Heteronomy and Ontology Co-Evolution in Information Systems

AUTHOR
Francesca Arcelli Fontana, Ferrante Formato and Remo Pareschi

ABSTRACT

The Web is the most important information framework of our generation and probably the next and the Semantic Web is a project to make the Web fully “understandable”. At the current stage it stays very much a “project” shared by academic institutions and research centers. On the other hand, the primeval Web (so called Web 1.0) has evolved on its own into something completely different, Web 2.0. Without getting into a protracted argument over the exact definition of “Web 2.0”, there is a general consensus that it is all about people: it doesn’t care only about technology or standards, just make sure that it is people-oriented by letting and enabling people create, collaborate, share and interact. More than that, and curiously enough, the Web 2.0 has boosted a thoroughly unexpected concept muted by biology and complex systems : co-evolution. In fact, while the nitty gritty of Semantic Web -ontologies and RDFs- still fight their way through the niche of academic and educational institutions, the hottest sites of the Network are no longer mere content containers, but lively Web communities that live their metamorphosis within global social networks like MySpace.

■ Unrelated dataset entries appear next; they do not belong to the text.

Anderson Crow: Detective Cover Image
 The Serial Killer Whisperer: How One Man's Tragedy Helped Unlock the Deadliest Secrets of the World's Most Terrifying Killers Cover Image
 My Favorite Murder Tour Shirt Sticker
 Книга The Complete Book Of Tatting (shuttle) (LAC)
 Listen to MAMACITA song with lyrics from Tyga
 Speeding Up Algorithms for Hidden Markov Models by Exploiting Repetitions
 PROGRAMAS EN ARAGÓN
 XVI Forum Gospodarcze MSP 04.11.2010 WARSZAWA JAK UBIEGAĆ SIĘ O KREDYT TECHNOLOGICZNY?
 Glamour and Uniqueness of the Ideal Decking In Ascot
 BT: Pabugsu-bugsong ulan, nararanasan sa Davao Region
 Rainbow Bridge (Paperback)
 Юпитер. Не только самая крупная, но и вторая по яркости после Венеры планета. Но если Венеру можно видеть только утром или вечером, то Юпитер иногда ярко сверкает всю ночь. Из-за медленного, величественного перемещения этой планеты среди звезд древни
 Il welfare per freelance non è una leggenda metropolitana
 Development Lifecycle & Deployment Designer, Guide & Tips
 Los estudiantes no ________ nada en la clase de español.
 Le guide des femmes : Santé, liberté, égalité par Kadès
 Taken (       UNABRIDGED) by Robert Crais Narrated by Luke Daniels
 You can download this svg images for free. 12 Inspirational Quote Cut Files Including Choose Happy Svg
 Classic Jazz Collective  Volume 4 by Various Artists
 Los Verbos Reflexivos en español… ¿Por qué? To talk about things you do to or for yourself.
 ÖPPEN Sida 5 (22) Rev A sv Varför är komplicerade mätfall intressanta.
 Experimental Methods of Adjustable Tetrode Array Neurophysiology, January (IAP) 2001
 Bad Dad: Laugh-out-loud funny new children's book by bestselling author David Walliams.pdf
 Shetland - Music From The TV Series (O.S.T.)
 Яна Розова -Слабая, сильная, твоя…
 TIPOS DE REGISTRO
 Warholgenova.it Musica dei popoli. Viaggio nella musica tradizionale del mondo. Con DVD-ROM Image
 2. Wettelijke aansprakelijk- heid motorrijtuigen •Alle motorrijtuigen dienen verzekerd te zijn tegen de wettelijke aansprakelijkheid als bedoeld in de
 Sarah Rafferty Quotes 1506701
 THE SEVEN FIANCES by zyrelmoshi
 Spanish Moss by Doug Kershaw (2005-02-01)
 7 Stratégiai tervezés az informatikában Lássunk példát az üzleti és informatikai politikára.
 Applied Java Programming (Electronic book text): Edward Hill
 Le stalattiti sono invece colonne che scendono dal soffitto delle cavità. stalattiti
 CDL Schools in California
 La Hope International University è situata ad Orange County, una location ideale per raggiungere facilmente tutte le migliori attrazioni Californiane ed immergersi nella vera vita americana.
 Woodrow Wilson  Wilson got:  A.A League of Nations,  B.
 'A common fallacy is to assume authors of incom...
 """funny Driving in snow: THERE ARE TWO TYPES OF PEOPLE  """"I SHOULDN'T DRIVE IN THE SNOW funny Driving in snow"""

Complex networks are everywhere, from molecular aggregation of amynoacids to telephonic networks and motorways. It seems that complex networks are necessary characteristics of life itself, in the sense that without a complex network no form of life can be developed. One of the most bewildering things is that complex networks are never alone. For any complex network, there is another complex network somewhere that creates it, reflects it and co-evolves with it. For example the thought is a (complex) networks of concepts reflected into a (complex) aggregation of communities of neurons that reflects upon a (complex) community of people. But the most amusing thing is that the converse is difficult to deny. Therefore, any explicit specification of knowledge -according to Tom Gruber’s definition of ontology- to make sense must reflect an explicit distribution of minds that share such knowledge. As a consequence, the Web graph is the reflection of a social network which in turn is the reflection of a complex cognitive map. Thus, although the quest for semantic clarity remains high, the context and the scope of a “Semantic Web” has dramatically changed. Knowledge is no longer poured from heaven into ontologies but is negotiated through Web communities. In fact, our assumption here is that the relationship between conceptual networks (ontologies) and people networks (Web communities) is reciprocal and dynamic: ontologies identify communities and communities, through their practices and interests, define ontologies and determine their evolution. By applying proven constraints techniques for querying conceptual languages in the style of KLONE and coupling them with community detection algorithms from the tradition of complex networks, in this paper we want to show, given an ontology, how to extract a set of Web communities by matching each part of the ontology with the kernel of Web community. Furthermore, we will propose an extension of the layer cake road map for the Semantic Web, that keeps into account the relationship between people and content underlying the evolutionary step from Web 1.0 to Web 2.0.